Evoco esos muebles de puertas labradas, color pardo, sillones con apoyabrazos planos de madera y almohadones sueltos floreados, un poco pobretones, que estuvieron de moda en los años cincuenta del siglo pasado.
Entonces el matrimonio era un requisito no solamente para el sexo lícito sino para poseer un “juego”, que era una combinación de cama, mesas de luz y ropero o bien de mesa, sillas y sillones.

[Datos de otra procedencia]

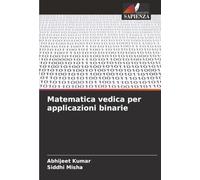 Matematica vedica per applicazioni binarie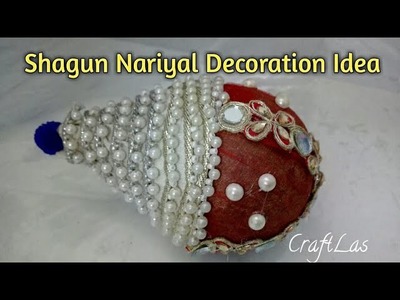 DIY Shagun Nariyal Decoration Idea For Wedding | How To | CraftLas
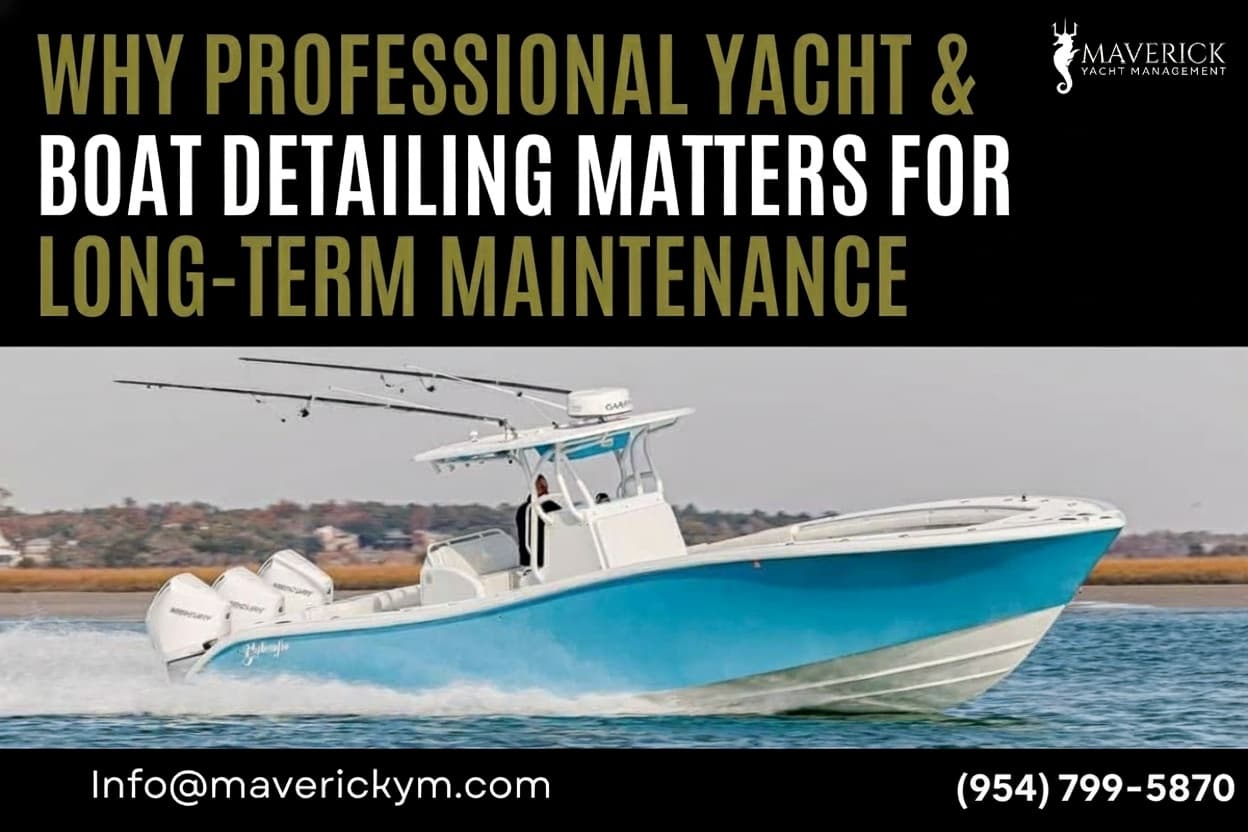 Why Professional Yacht & Boat Detailing Matters for Long-Term Maintenance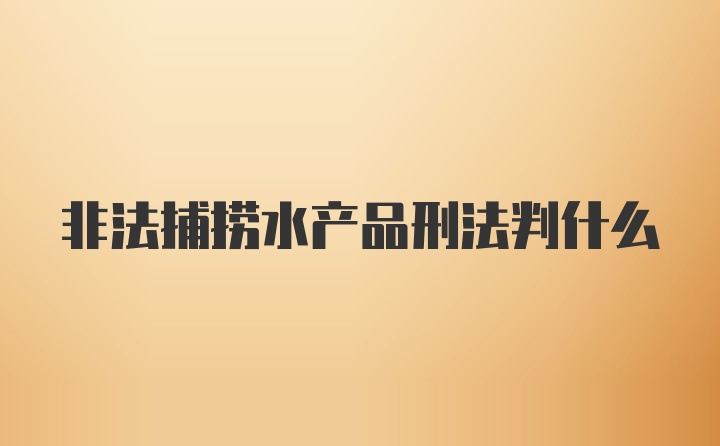 非法捕捞水产品刑法判什么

Los muebleros llamaban al estilo “Provenzal”, un toque de prestigio francés para trastos pagaderos en cuotas.
No sé si sucedía en otros lados, pero en Argentina también se motejaba como “provenzal” a la combinación de perejil y ajo picados, alma de la milanesa, nuestro plato nacional.
Lo provenzal se encontraba así, curiosamente, en la mesa que sostenía el plato, en la comida y, un poco mas tarde, también en la cama del joven matrimonio. Mientras ella se complacía y soñaba con sus hermosos muebles, él soltaba un regüeldo de inocultable fórmula provenzal.
La historia es ahora antigua. Las mujeres no sueñan con muebles provenzales ni de los otros, ya no preparan milanesas para sus maridos.
Sólo van quedando los eructos, provenzales y de los otros.